In Nepal, either too much or too little water

Nepal Police rescue villagers in Kailali district parts of which were flooded following a heavy rainfall. All photos: RSS

Those drawing attention to the water crisis in Nepal usually focus on the problems associated with the drying-up of wells and springs, and access to water for irrigation and drinking, particularly in the mountains.

While this constitutes one aspect of Nepal’s water crisis, at present the news is all about floods and landslides. This is nothing new for Nepal -- the monsoon comes every year, and there are annual floods, and landslides at great cost of lives and livelihoods.

There is too much water, in the wrong places, and land is washed away, submerged, ruined. And it is getting worse. There significant changes in the patterns of rainfall, with pre-monsoon rain increasing and falling in greater intensity and post-monsoon rain decreasing.

And there are a growing number of  ‘extreme events’ associated with climate change. Even after four decades of program and projects funded by loans from foreign banks and ‘development agencies’, there seems to be no effective response at national, provincial or local level.

After floods in the 1980s, there was a call for more effective responses to so-called ‘natural disasters’. This gave rise not only to new ‘aid’ programs and projects, but also to new institutions for more effective response.

■ ■ ■

■ Study questions
A. According to the Nepal water article, why are the floods and landslides in Nepal nothing new? Answer in one to three sentences.
B. Answer these questions using the Nepal water article:
(i) In which district were villagers rescued by Nepal Police, according to the photo caption?
(ii) How is pre-monsoon rain changing?
(iii) In which decade did floods prompt a call for more effective responses to so-called "natural disasters"?
C. Render this sentence from the Nepal water article in Spanish: "There is too much water, in the wrong places, and land is washed away, submerged, ruined."
Rely solely on the Nepal water article for your responses.

(Stored data entries)

■ ■ ■

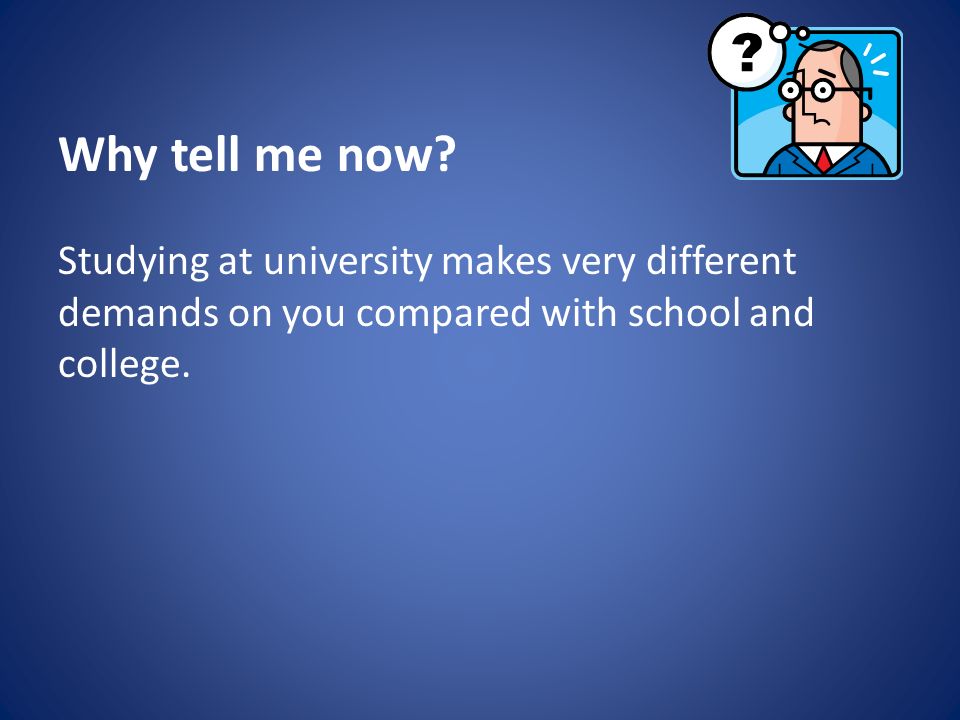 ?

Why tell me now?

Studying at university makes very different demands on you compared with school and college.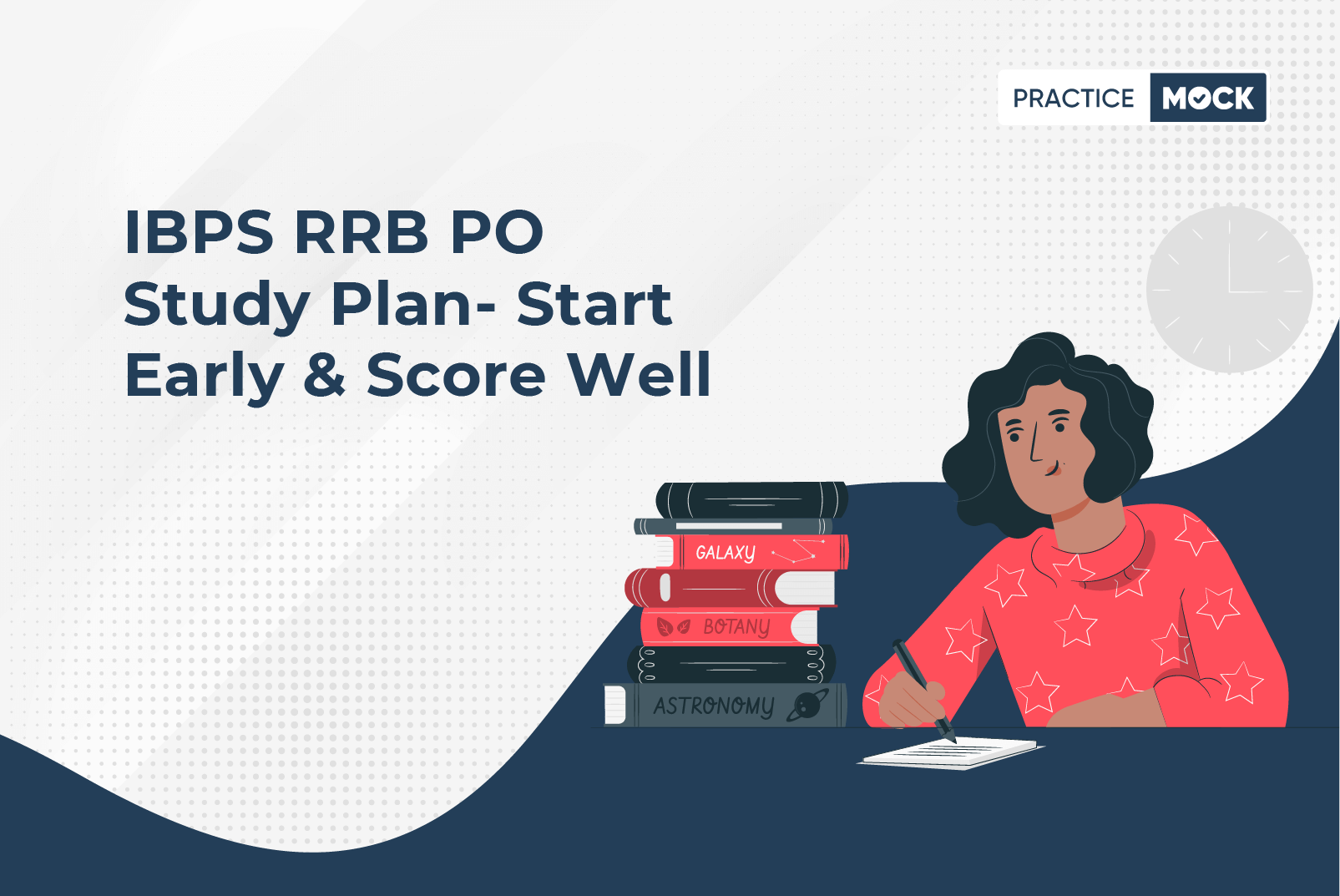 PRACTICE MOCK

IBPS RRB PO Study Plan- Start Early & Score Well

GALAXY

BOTANY

ASTRONOMY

■ ■ ■

■ Solutions to the tasks
A. The floods and landslides are nothing new because the monsoon comes to Nepal every year. With it come annual floods and landslides that cost lives and livelihoods.

B.
(i) Kailali district.
(ii) It is increasing and falling with greater intensity.
(iii) The 1980s.

C. Hay demasiada agua, en los lugares equivocados, y la tierra es arrastrada, sumergida, arruinada.